● Short exercise: Copy out every record below, word for word.

Collection entries:

***

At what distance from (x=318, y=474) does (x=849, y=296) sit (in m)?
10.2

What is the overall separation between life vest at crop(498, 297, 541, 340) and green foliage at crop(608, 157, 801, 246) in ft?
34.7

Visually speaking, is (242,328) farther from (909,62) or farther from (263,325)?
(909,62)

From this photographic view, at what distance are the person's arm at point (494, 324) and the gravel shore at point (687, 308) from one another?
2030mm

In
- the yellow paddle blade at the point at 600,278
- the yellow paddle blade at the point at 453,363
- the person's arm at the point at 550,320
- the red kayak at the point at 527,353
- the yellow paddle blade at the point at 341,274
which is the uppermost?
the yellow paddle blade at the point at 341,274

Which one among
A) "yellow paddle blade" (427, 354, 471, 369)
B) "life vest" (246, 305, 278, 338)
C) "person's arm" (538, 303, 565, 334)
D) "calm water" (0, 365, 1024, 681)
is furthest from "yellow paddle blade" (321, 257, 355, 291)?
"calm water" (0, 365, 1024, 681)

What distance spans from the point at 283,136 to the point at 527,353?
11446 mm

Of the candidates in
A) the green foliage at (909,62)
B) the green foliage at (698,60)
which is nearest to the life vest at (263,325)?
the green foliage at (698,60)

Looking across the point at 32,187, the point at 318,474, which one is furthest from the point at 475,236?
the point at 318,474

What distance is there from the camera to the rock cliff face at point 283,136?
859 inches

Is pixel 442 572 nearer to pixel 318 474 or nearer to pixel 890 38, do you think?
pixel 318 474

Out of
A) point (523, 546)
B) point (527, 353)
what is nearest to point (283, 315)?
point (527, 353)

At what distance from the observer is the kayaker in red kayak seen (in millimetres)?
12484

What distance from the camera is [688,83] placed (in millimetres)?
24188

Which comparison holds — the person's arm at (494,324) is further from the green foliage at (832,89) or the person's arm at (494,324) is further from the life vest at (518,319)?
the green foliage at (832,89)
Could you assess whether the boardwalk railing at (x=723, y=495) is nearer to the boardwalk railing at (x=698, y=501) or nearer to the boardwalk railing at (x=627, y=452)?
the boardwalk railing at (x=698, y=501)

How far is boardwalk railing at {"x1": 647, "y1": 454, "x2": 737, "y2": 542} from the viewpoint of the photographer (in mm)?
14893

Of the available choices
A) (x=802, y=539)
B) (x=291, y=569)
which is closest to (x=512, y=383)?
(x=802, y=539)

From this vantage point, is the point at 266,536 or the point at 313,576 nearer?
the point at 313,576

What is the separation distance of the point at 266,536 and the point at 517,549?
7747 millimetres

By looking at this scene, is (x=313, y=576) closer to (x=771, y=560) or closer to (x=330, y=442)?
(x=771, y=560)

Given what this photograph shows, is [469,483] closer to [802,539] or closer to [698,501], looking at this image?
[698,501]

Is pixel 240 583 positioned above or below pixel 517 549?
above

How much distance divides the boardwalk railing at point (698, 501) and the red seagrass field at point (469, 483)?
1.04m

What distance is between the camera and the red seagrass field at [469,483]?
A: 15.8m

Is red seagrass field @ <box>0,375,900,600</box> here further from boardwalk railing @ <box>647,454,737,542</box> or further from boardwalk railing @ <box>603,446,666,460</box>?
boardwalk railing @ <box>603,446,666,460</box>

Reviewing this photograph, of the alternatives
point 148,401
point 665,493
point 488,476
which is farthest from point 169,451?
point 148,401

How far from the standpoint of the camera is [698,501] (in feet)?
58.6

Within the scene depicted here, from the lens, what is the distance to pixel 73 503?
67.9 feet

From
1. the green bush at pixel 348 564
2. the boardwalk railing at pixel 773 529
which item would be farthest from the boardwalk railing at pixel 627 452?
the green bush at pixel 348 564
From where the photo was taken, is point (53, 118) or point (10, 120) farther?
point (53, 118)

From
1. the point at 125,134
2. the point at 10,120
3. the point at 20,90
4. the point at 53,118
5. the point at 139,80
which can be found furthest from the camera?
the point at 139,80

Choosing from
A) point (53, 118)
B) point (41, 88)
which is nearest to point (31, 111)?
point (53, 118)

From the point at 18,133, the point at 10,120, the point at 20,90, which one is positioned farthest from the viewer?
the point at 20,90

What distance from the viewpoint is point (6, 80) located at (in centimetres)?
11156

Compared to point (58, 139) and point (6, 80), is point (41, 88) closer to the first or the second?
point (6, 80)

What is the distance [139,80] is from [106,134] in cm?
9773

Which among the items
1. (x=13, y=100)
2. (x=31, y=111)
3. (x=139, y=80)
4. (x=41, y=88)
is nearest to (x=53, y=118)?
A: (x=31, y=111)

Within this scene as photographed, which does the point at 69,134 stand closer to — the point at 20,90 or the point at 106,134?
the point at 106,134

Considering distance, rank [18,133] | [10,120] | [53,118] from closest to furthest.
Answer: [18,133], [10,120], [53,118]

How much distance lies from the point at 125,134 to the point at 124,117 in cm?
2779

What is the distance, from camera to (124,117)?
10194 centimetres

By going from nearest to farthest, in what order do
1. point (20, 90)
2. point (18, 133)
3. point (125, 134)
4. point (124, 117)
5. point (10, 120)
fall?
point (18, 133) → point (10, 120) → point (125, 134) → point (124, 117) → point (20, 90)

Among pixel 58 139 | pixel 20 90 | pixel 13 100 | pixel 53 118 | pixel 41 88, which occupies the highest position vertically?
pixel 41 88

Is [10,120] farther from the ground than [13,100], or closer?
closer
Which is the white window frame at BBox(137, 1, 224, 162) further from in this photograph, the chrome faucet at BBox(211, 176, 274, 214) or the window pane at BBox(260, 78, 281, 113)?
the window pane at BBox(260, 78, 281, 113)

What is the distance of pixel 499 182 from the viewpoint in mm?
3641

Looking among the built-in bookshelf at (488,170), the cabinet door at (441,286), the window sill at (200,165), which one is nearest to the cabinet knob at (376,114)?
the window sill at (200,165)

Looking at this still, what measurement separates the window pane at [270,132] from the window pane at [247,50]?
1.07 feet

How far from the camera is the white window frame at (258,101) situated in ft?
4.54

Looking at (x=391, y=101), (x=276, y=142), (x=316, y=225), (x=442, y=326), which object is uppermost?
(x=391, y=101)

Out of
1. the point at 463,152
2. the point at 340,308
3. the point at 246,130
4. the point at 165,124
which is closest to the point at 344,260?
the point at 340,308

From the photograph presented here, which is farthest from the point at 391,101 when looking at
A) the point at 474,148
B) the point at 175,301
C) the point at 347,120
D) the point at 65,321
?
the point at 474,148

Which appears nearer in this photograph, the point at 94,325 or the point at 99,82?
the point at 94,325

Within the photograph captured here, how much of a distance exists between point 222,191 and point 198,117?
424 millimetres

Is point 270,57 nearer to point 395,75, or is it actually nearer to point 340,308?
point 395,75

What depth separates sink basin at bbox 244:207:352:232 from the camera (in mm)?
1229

***

● Complete output:
At what distance from (x=318, y=474) does (x=849, y=296) sit (in m)?
10.2

What is the overall separation between life vest at crop(498, 297, 541, 340) and green foliage at crop(608, 157, 801, 246) in ft?
34.7

Visually speaking, is (242,328) farther from (909,62) or farther from (263,325)?
(909,62)

From this photographic view, at what distance are the person's arm at point (494, 324) and the gravel shore at point (687, 308) from one another?
2030mm

In
- the yellow paddle blade at the point at 600,278
- the yellow paddle blade at the point at 453,363
- the person's arm at the point at 550,320
- the red kayak at the point at 527,353
- the yellow paddle blade at the point at 341,274
which is the uppermost?
the yellow paddle blade at the point at 341,274

Which one among
A) "yellow paddle blade" (427, 354, 471, 369)
B) "life vest" (246, 305, 278, 338)
C) "person's arm" (538, 303, 565, 334)
D) "calm water" (0, 365, 1024, 681)
is furthest from "yellow paddle blade" (321, 257, 355, 291)?
"calm water" (0, 365, 1024, 681)

What distance spans from the point at 283,136 to the point at 527,353?
11446 mm

Of the candidates in
A) the green foliage at (909,62)
B) the green foliage at (698,60)
which is nearest to the life vest at (263,325)?
the green foliage at (698,60)

Looking across the point at 32,187, the point at 318,474, which one is furthest from the point at 475,236?
the point at 318,474

What distance is there from the camera to the rock cliff face at point 283,136?
859 inches

Is pixel 442 572 nearer to pixel 318 474 or nearer to pixel 890 38, do you think?
pixel 318 474

Out of
A) point (523, 546)
B) point (527, 353)
what is nearest to point (283, 315)?
point (527, 353)

At what distance from the observer is the kayaker in red kayak seen (in millimetres)?
12484

What distance from the camera is [688,83] placed (in millimetres)?
24188

Which comparison holds — the person's arm at (494,324) is further from the green foliage at (832,89) or the person's arm at (494,324) is further from the life vest at (518,319)?
the green foliage at (832,89)
Could you assess whether the boardwalk railing at (x=723, y=495) is nearer to the boardwalk railing at (x=698, y=501) or nearer to the boardwalk railing at (x=627, y=452)?
the boardwalk railing at (x=698, y=501)

How far is boardwalk railing at {"x1": 647, "y1": 454, "x2": 737, "y2": 542} from the viewpoint of the photographer (in mm)?
14893

Of the available choices
A) (x=802, y=539)
B) (x=291, y=569)
which is closest to (x=512, y=383)?
(x=802, y=539)

From this vantage point, is the point at 266,536 or the point at 313,576 nearer?
the point at 313,576

What is the separation distance of the point at 266,536 and the point at 517,549?
7747 millimetres

By looking at this scene, is (x=313, y=576) closer to (x=771, y=560) or closer to (x=330, y=442)?
(x=771, y=560)

Given what this photograph shows, is [469,483] closer to [802,539] or closer to [698,501], looking at this image?
[698,501]

Is pixel 240 583 positioned above or below pixel 517 549?
above

How much distance divides the boardwalk railing at point (698, 501) and the red seagrass field at point (469, 483)?
1.04m

What distance is between the camera and the red seagrass field at [469,483]?
A: 15.8m

Is red seagrass field @ <box>0,375,900,600</box> here further from boardwalk railing @ <box>647,454,737,542</box> or further from boardwalk railing @ <box>603,446,666,460</box>?
boardwalk railing @ <box>603,446,666,460</box>

Reviewing this photograph, of the alternatives
point 148,401
point 665,493
point 488,476
which is farthest from point 169,451?
point 148,401

How far from the standpoint of the camera is [698,501] (in feet)?
58.6

Within the scene depicted here, from the lens, what is the distance to pixel 73 503?
67.9 feet

From
1. the green bush at pixel 348 564
2. the boardwalk railing at pixel 773 529
which item would be farthest from the boardwalk railing at pixel 627 452?
the green bush at pixel 348 564
From where the photo was taken, is point (53, 118) or point (10, 120) farther?
point (53, 118)

From
1. the point at 125,134
2. the point at 10,120
3. the point at 20,90
4. the point at 53,118
5. the point at 139,80
which can be found furthest from the camera?
the point at 139,80

Choosing from
A) point (53, 118)
B) point (41, 88)
which is nearest to point (31, 111)?
point (53, 118)

From the point at 18,133, the point at 10,120, the point at 20,90, which one is positioned farthest from the viewer?
the point at 20,90

What distance from the viewpoint is point (6, 80) located at (in centimetres)?
11156

Compared to point (58, 139) and point (6, 80), is point (41, 88) closer to the first or the second?
point (6, 80)

What is the distance [139,80] is from [106,134] in cm?
9773

Which among the items
1. (x=13, y=100)
2. (x=31, y=111)
3. (x=139, y=80)
4. (x=41, y=88)
is nearest to (x=53, y=118)?
A: (x=31, y=111)

Within this scene as photographed, which does the point at 69,134 stand closer to — the point at 20,90 or the point at 106,134?
the point at 106,134

Considering distance, rank [18,133] | [10,120] | [53,118] from closest to furthest.
Answer: [18,133], [10,120], [53,118]

How much distance lies from the point at 125,134 to the point at 124,117 in cm?
2779

What is the distance, from camera to (124,117)?
10194 centimetres

By going from nearest to farthest, in what order do
1. point (20, 90)
2. point (18, 133)
3. point (125, 134)
4. point (124, 117)
5. point (10, 120)
fall?
point (18, 133) → point (10, 120) → point (125, 134) → point (124, 117) → point (20, 90)

Among pixel 58 139 | pixel 20 90 | pixel 13 100 | pixel 53 118 | pixel 41 88, which occupies the highest position vertically?
pixel 41 88

Is [10,120] farther from the ground than [13,100], or closer?
closer
Which is the white window frame at BBox(137, 1, 224, 162) further from in this photograph, the chrome faucet at BBox(211, 176, 274, 214) or the window pane at BBox(260, 78, 281, 113)?
the window pane at BBox(260, 78, 281, 113)

What is the distance of pixel 499 182 from the viewpoint in mm?
3641

Looking among the built-in bookshelf at (488,170), the cabinet door at (441,286), the window sill at (200,165), which one is nearest to the cabinet knob at (376,114)?
the window sill at (200,165)

Looking at this still, what measurement separates the window pane at [270,132] from the window pane at [247,50]?
1.07 feet

How far from the camera is the white window frame at (258,101) situated in ft?
4.54

Looking at (x=391, y=101), (x=276, y=142), (x=316, y=225), (x=442, y=326), which object is uppermost?
(x=391, y=101)

Out of
1. the point at 463,152
2. the point at 340,308
3. the point at 246,130
4. the point at 165,124
which is closest to the point at 344,260?
the point at 340,308

From the photograph presented here, which is farthest from the point at 391,101 when looking at
A) the point at 474,148
B) the point at 175,301
C) the point at 347,120
D) the point at 65,321
?
the point at 474,148

Which appears nearer in this photograph, the point at 94,325 or the point at 99,82?
the point at 94,325

Within the photograph captured here, how much of a distance exists between point 222,191 and point 198,117?
424 millimetres

Is point 270,57 nearer to point 395,75, or is it actually nearer to point 340,308?
point 395,75

What depth separates sink basin at bbox 244:207:352:232 from the camera (in mm)?
1229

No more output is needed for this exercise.